When it came time to choose a bidder for the pipe expansion portion of the project, Lake Barkley Water Board Member Stan Brinner noted that the lowest bidder, Cumberland Pipes of Russell Springs, doesn’t have experience with 16-inch ductile iron pipes, which will be used in the project.
Brinner and other board members also noted that Cumberland Pipes hasn’t received good reviews from everyone they’ve worked with, and the board discussed the pros and cons of awarding the contract to them over awarding the contract to Twin States of Mount Hermon, the second-lowest bidder on the project.
Goins said the bidder was picked based on its references, stating that Twin States was given great reviews across the board. He added that giving the contract to a firm that doesn’t have the experience could have had adverse consequences to the county.
“If this job isn’t done right, it could shut the county down,” said Goins.
There were 15 firms that placed bids on the water line project with bids that ranged from Cumberland Pipes’s bid of $1,311,390 to a bid of $2,579,911 by Lakeshore Engineering of Cadiz. Twin State’s bid was for $1,311,941.
By contrast, there were just four bids on the water treatment plant expansion project, with bids ranging from the Smith Contractors bid of $5,685,750 to a bid for $6,215,825 by Hall Contracting of Louisville.
Of the bids for the plant expansion project that were collected by GRW Engineers, the firm responsible for the overall project, the board chose Smith Contractors of Lawrenceburg, with little discussion at the first meeting last Monday afternoon.
Before recessing for the day, the board asked Louis Robbins of GRW to look up more information on both bidders. Goins said the board didn’t want to give the contract to a contractor that wouldn’t do it right, but they also didn’t want to look like they were giving the contract to a buddy.
When the board reconvened last Tuesday afternoon, representatives from Cumberland Pipes came and answered the board’s questions, and after they excused themselves, the board again discussed the topic at length before awarding the bid to Twin States.

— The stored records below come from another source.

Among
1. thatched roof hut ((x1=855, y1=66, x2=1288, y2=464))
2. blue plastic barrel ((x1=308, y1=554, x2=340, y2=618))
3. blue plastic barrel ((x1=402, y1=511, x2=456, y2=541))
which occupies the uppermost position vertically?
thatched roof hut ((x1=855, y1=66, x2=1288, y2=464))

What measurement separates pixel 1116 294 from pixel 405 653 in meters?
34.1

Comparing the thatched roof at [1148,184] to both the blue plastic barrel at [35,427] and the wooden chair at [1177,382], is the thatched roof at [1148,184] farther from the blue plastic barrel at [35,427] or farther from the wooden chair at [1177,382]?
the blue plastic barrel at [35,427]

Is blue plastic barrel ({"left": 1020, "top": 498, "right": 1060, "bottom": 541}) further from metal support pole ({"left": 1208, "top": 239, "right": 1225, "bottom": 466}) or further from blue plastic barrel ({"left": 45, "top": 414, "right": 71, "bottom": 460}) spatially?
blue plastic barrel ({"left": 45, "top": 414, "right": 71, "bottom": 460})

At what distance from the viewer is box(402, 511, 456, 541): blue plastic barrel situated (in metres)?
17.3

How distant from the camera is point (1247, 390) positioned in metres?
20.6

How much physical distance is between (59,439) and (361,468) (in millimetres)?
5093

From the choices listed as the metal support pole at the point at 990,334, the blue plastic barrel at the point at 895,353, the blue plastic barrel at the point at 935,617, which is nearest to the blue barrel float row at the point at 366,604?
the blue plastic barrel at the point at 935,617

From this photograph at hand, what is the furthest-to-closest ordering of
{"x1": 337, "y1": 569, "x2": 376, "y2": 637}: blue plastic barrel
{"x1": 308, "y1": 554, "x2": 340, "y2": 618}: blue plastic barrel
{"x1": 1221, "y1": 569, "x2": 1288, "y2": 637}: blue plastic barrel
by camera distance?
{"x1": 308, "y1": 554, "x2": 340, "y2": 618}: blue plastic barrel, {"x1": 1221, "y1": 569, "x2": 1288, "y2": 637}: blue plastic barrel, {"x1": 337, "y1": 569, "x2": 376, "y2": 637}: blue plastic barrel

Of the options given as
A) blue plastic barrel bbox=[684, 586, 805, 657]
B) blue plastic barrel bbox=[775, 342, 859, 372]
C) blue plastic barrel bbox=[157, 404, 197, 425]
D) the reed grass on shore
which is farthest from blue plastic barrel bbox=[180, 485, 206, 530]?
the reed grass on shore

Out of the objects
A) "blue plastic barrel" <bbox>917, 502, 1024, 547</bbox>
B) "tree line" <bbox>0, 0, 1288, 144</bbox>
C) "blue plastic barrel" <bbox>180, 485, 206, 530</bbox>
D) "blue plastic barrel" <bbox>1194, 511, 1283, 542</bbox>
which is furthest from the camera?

The opening for the bids was run by GRW on May 25 at the water district’s central office. Goins said that with representatives of the various firms, there was only standing room.
In other business, Barbara Gillum of Rural Development said the district will receive an additional $400,000 loan for the project. To pay back the loan required for the project, there will be a rate increase from $17.74 to $19.88 per month for the first 2,000 gallons used for the water district’s 5,100 customers, Goins said.
The increased rate was going to be $19.38 per month for the first 2,000 gallons. The 3-percent school tax is included in these numbers, said Goins.